In contrast, a sampling tool may be lowered in a wellbore penetrating the subterranean formation. The wellbore may be a cased or an open-hole wellbore. One or more fluid samples may be admitted into the sampling tool, for example using a fluid extraction device disposed in the sampling tool. Fluid samples may be collected from the wellbore or from a portion of the subterranean formation.

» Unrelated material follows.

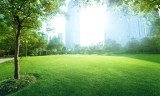 La révolution verte, la religion de la nature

Regardless of whether the fluid is collected from the wellbore or the subterranean formation, a single phase fluid sample may be obtained when the pressure and temperature conditions of the subterranean formation fluid are predominantly maintained out of a multiphase region of the fluid phase diagram as the fluid transits from the subterranean formation into the sampling tool. In contrast, FIGS. 1A and 1B illustrate a sampling process where the sampled fluid exhibits a phase transition. FIGS. 1A and 1B show pressure temperature sections of phase diagrams 100 and 150 for, respectively, a rich and a lean gas condensate. In FIGS. 1A and 1B, vertical lines 120 and 170 represent a pressure reduction pathway that may be experienced during a sampling process which utilizes a pressure reduction at formation temperature to induce fluid flow from the formation and/or a pressure drop to move fluid into the sampling tool tubulars. While gas condensates are typically single-phase fluids at formation temperature and pressure (as indicated by points 110 and 160), the difference between the phase transition boundary (e.g., dew curves 130 and 180) and the formation pressure may be such that the sampling process results in a phase transition within the sampling tool, the wellbore and/or a portion of the formation close to the wellbore. In these cases, liquid may segregate in the formation pores, in the bottom of the wellbore and/or in the sampling tool components. Thus, the captured sample may have physical properties and/or a chemical composition unrepresentative of the subterranean formation fluid.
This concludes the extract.